Shoppers of data and community advocates are turning to a new practical guide from the Williams Institute to close glaring gaps in local LGBTQ information, helping governments, researchers and grassroots groups collect inclusive, policy‑relevant data that actually reflects people’s lives.

  • Practical focus: The guide offers step‑by‑step advice for community‑centred surveys that work in real life, not just in theory.
  • Inclusive measures: Uses tested questions for sexual orientation and gender identity so results are comparable and trustworthy.
  • Targeted insight: Enables breakdowns by age, race, immigration status and gender identity to spotlight underserved groups.
  • Policy-ready: Designed to answer state and local policy questions now that many federal surveys no longer ask SOGI items.
  • Easy to adopt: Includes sample questions and examples from California and Los Angeles County studies, making adoption straightforward.

Why this guide matters now: federal gaps leave a vacuum

The strongest hook here is timing: many federal surveys have removed sexual orientation and gender identity items, leaving planners and advocates without the basic counts they need. That absence makes local data collection not optional but essential, and the Williams Institute’s guide aims to fill that gap with a clear, usable playbook. It’s a practical response to a policy problem that feels urgent for health, housing and social services planners.

According to advocacy groups and recent reports, when governments stop asking, communities lose visibility. That invisibility translates into missed funding, overlooked needs and policies that don’t reflect the real make‑up of populations. The guide helps make sure local questions capture who people are and the challenges they face.

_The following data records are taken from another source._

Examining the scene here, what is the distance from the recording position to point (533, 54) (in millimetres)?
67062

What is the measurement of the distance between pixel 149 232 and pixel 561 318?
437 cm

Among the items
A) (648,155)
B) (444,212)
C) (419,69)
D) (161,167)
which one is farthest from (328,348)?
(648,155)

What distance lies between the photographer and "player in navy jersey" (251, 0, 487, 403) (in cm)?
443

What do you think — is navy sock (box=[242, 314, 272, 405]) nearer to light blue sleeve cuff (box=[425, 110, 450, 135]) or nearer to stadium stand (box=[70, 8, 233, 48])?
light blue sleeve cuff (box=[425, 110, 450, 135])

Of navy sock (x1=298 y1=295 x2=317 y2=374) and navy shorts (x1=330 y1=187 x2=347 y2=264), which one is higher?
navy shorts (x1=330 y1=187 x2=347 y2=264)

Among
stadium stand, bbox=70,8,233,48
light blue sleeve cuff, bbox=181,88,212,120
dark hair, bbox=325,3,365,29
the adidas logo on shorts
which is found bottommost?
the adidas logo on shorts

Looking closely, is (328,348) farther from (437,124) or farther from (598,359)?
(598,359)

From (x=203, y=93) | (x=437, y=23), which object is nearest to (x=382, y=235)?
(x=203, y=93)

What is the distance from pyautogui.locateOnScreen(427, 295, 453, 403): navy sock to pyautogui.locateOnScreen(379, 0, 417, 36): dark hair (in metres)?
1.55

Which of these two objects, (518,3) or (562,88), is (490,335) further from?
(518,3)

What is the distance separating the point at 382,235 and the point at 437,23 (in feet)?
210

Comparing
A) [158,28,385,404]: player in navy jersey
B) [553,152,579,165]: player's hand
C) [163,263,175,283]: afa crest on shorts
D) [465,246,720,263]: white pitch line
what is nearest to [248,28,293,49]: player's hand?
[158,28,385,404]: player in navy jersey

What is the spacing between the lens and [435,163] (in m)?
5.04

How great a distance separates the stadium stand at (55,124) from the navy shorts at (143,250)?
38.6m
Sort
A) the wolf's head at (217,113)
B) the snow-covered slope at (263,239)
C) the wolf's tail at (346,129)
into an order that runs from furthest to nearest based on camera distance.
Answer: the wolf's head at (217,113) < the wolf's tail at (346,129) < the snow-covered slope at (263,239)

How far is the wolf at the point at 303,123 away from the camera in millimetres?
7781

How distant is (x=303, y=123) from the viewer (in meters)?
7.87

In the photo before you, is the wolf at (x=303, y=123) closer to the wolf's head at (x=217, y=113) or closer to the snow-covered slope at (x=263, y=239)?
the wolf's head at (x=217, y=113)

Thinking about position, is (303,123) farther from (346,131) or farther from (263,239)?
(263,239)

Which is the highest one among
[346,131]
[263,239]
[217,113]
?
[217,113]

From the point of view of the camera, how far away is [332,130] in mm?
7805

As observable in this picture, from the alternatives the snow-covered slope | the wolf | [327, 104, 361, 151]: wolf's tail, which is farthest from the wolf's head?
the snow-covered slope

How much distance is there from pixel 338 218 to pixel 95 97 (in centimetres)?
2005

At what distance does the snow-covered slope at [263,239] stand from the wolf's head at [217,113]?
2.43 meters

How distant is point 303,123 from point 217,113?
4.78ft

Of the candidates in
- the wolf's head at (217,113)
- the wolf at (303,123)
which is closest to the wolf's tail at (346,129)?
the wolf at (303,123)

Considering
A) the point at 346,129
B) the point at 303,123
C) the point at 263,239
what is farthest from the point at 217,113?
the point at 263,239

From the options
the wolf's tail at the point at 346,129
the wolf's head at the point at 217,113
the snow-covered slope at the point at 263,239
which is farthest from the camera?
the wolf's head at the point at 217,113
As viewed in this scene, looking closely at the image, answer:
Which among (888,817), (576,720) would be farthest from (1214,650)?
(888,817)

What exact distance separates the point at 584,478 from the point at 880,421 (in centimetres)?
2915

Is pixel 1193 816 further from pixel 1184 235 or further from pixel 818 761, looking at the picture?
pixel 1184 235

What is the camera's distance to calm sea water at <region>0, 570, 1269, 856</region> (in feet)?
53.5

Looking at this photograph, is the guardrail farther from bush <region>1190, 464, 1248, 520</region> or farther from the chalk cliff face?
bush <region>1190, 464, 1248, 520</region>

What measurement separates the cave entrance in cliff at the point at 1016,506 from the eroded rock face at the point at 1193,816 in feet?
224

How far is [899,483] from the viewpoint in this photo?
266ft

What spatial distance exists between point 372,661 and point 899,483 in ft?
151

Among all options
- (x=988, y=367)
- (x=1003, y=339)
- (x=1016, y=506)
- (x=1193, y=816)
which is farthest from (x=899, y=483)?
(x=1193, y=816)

What to ask and how to ask it: inclusive SOGI measures that travel

The guide leans on measures the Williams Institute has tested over decades to make sure questions about sexual orientation and gender identity are clear, respectful and comparable across surveys. That’s crucial if you want to compare LGBTQ and non‑LGBTQ populations or track trends over time.

Practical tip: include separate, plain‑language items for sexual orientation and gender identity, offer nonbinary response options, and add an open text field when useful. These choices reduce misclassification and make respondents feel seen, which improves response quality.

Designing community‑centred surveys: more than just questions

Good survey design is also about who you involve and how you recruit them. The guide emphasises partnering with community organisations, testing questions in the field, and using sampling strategies that reach youth, elders, immigrants and people of colour. Those steps help avoid the usual bias of online or convenience samples.

If you’re running a municipal survey, piloting the instrument with local LGBTQ groups and offering multiple modes of completion , paper, online, phone , will widen participation and produce richer, more representative data.

Turning data into policy: comparability and relevance

One big benefit of using the guide’s tested measures is comparability: your local numbers can be meaningfully compared with other jurisdictions or past studies. That comparability makes it easier to argue for resource allocation or legal protections, because you’re speaking the same statistical language as researchers and policymakers.

For example, having reliable SOGI items lets officials compare health outcomes between LGBTQ and non‑LGBTQ residents, or identify needs among transgender and nonbinary people specifically. Those distinctions matter for targeted programmes and funding bids.

Real examples and quick wins: learning from California and LA County

The Williams Institute includes case studies from work in California and Los Angeles County that show how these methods play out on the ground. Those examples are useful models if you’re launching a survey in a similar urban or state context and want tested question wordings and sampling tactics.

Quick wins include copying sample SOGI items, adapting recruitment language used in successful pilots, and using the guide’s checklists to avoid common pitfalls like duplicating existing data or asking questions that don’t map to policy levers.

It's a small change in practice that can make local governments and community groups far better equipped to serve LGBTQ people.